A sign sits on a table informing discussion participants what the political topic is and who’s commenting it at the Student Pavilion on the Tempe campus on Thursday, Sept. 16, 2021/Photo by Angelina Steel | The State Press.
By Alexis Waiss | State Press
Members of ASU’s political organizations, various students and professors, all with the intent of discussing politically divisive social issues, gathered in the Senita Ballroom for the third annual Bridge the Gap event Thursday.
Organized by Bridge ASU, the event was meant to provide a safe space for members of the University community to learn more about policy and gain an understanding of differing political views on issues likeCOVID-19 regulations, climate change, carrying firearms on campus, immigration, abortion, censorship and voting.
According to survey data gathered by the Pew Research Center, voter attitudes on disputes related to race, gender, religion and immigration were more polarized before the 2020 presidential election than they were in 2016.
Guest speakers and several student organizations — ASU Young Democrats, ASU College Republicans, the Alexander Hamilton Society, Young Americans for Liberty and more — divided into 17 stations. Each moderated 15-minute intervals of “civic dialogue” about a specific issue.

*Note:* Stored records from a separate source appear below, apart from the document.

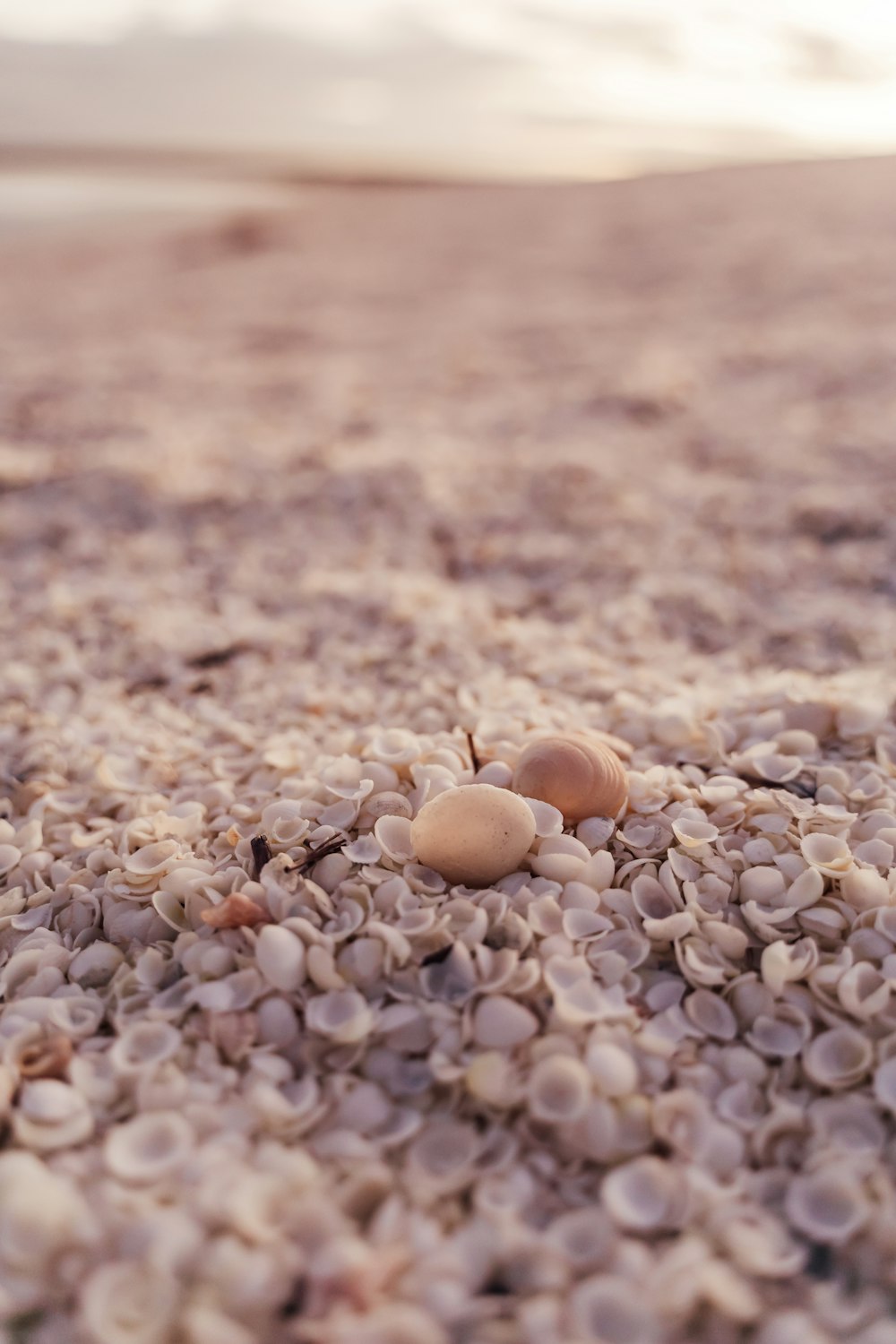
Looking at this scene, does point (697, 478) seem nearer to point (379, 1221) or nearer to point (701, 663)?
point (701, 663)

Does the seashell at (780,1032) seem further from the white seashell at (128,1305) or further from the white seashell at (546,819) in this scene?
the white seashell at (128,1305)

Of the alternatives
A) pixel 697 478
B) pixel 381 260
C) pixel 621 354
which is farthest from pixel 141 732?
pixel 381 260

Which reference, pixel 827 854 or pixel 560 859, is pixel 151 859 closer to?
pixel 560 859

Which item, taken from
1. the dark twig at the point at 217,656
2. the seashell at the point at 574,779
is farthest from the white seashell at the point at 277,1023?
the dark twig at the point at 217,656

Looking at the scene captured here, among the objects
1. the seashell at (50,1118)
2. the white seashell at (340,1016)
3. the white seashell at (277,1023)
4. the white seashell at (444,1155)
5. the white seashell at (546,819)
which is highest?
the white seashell at (546,819)

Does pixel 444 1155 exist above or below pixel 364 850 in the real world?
below

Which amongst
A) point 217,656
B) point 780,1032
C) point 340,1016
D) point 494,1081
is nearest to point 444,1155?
point 494,1081
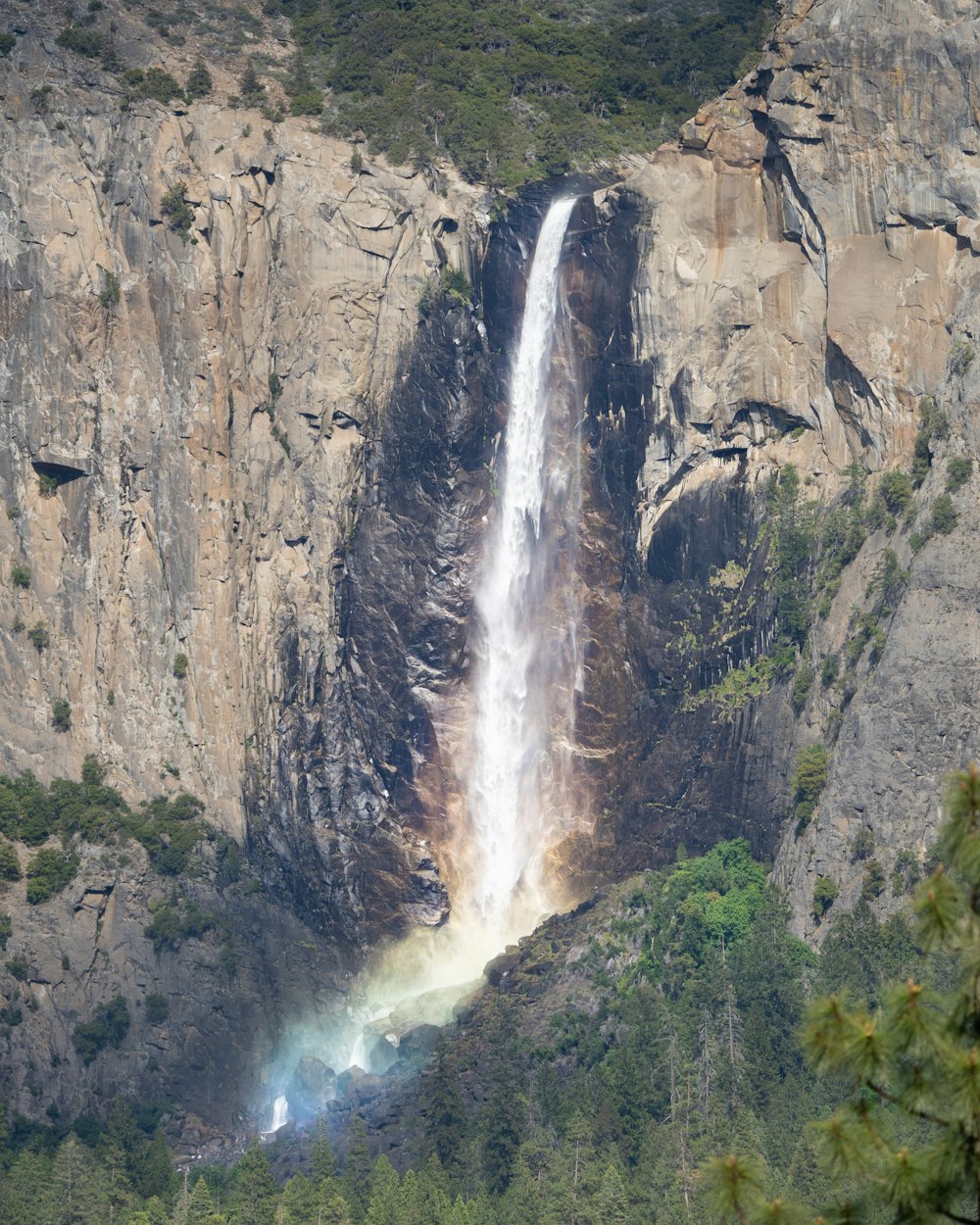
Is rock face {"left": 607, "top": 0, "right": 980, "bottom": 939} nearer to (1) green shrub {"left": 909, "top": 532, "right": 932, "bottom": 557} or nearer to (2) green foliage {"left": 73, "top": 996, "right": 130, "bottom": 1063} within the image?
(1) green shrub {"left": 909, "top": 532, "right": 932, "bottom": 557}

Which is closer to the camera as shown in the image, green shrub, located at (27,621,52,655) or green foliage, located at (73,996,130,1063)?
green foliage, located at (73,996,130,1063)

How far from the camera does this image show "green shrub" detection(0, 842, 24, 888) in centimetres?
10238

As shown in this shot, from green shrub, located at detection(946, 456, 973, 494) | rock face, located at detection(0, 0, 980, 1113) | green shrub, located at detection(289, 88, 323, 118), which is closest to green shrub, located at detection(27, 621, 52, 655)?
rock face, located at detection(0, 0, 980, 1113)

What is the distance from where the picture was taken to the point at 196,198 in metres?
112

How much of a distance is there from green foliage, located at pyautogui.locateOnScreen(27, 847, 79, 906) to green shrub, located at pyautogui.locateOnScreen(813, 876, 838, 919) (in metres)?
31.9

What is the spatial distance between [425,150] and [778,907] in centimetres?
4071

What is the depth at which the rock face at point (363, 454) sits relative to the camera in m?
99.2

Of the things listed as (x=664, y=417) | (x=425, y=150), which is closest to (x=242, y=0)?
(x=425, y=150)

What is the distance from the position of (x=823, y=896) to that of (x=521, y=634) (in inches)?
911

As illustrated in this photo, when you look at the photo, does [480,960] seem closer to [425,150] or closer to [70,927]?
[70,927]

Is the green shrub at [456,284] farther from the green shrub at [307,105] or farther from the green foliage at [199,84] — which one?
the green foliage at [199,84]

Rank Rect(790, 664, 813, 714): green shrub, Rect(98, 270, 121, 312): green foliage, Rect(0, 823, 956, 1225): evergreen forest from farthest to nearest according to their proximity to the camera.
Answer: Rect(98, 270, 121, 312): green foliage → Rect(790, 664, 813, 714): green shrub → Rect(0, 823, 956, 1225): evergreen forest

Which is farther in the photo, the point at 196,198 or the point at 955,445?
the point at 196,198

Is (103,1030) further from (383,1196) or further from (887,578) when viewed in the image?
(887,578)
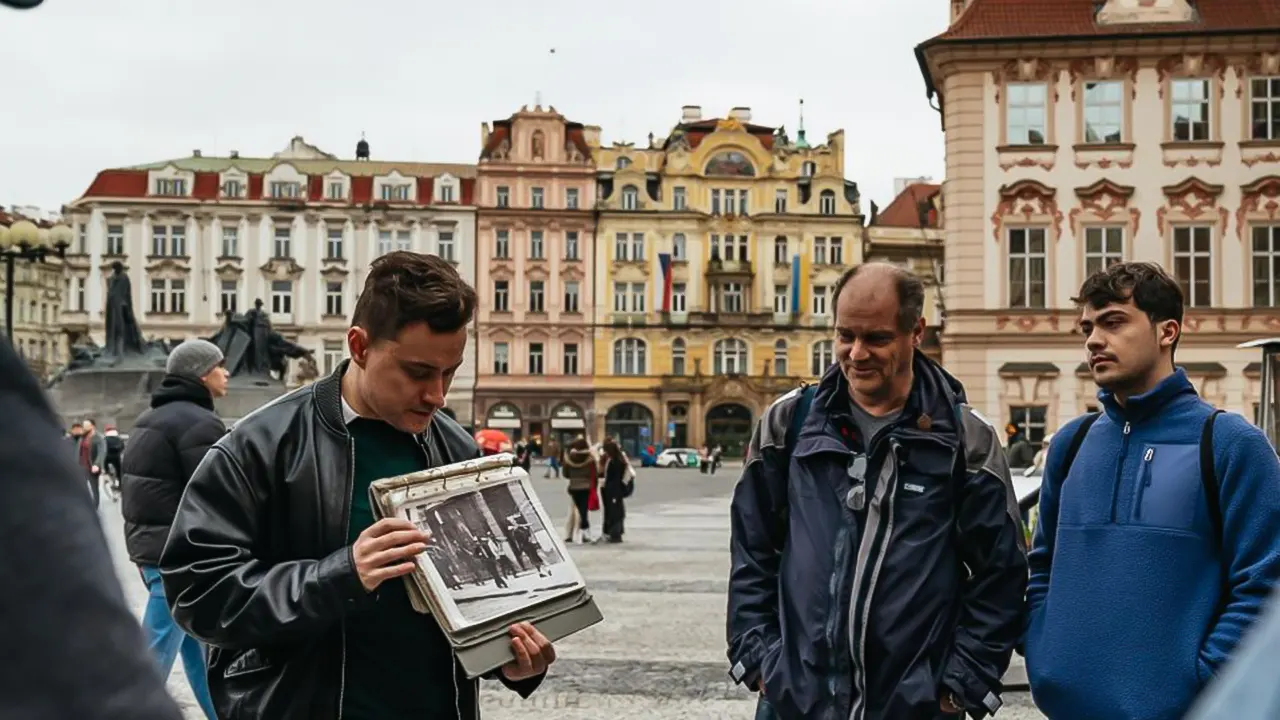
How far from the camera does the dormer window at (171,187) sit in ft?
236

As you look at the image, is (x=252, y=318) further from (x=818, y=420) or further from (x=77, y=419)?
(x=818, y=420)

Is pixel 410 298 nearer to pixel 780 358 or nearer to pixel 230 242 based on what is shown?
pixel 780 358

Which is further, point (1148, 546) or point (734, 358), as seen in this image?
point (734, 358)

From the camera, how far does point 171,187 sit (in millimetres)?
71875

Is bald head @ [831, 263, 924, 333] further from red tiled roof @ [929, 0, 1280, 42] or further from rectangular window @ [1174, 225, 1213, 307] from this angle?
rectangular window @ [1174, 225, 1213, 307]

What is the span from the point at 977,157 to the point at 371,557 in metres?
29.2

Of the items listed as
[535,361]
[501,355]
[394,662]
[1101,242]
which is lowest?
[394,662]

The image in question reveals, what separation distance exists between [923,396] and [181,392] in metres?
3.94

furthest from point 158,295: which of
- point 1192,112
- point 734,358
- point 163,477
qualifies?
point 163,477

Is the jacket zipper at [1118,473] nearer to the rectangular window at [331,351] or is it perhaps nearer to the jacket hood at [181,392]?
the jacket hood at [181,392]

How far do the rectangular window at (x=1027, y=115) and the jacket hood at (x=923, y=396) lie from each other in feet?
92.1

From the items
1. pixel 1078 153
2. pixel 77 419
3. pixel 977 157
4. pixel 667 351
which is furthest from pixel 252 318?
pixel 667 351

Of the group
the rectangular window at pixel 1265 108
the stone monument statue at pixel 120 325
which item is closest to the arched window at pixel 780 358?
the rectangular window at pixel 1265 108

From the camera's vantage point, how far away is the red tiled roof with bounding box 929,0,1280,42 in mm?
30562
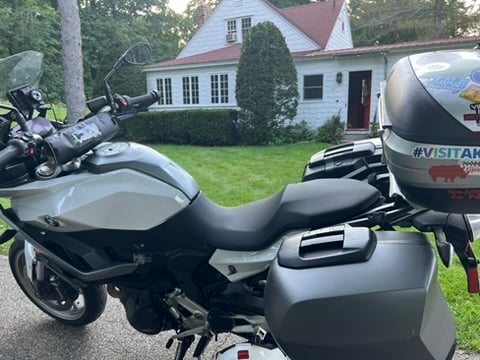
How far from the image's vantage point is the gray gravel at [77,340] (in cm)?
226

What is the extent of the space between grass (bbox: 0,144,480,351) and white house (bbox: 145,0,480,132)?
2.84 m

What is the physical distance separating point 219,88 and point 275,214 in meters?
13.9

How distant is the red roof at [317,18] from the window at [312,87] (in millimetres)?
1767

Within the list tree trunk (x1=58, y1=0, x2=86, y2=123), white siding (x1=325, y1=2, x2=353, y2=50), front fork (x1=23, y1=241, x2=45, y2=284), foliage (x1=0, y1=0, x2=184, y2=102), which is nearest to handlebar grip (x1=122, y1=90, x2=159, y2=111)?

Due to COVID-19, Thursday’s event was the first of its kind since 2019. Over 100 people attended this year’s event.
Makenzie Tyson, political affairs director at Bridge ASU and a junior studying political science and justice studies, kicked off this year’s event with words of encouragement in response to society’s intensifying political polarization.
“Bridge USA was born in the wake of the 2016 presidential election, when polarization and hostility were at all-time highs and unfortunately, those feelings have only increased,” Tyson said. “It’s going to take all of us committing to changing the political climate here at ASU if we want to change the political climate in our country.”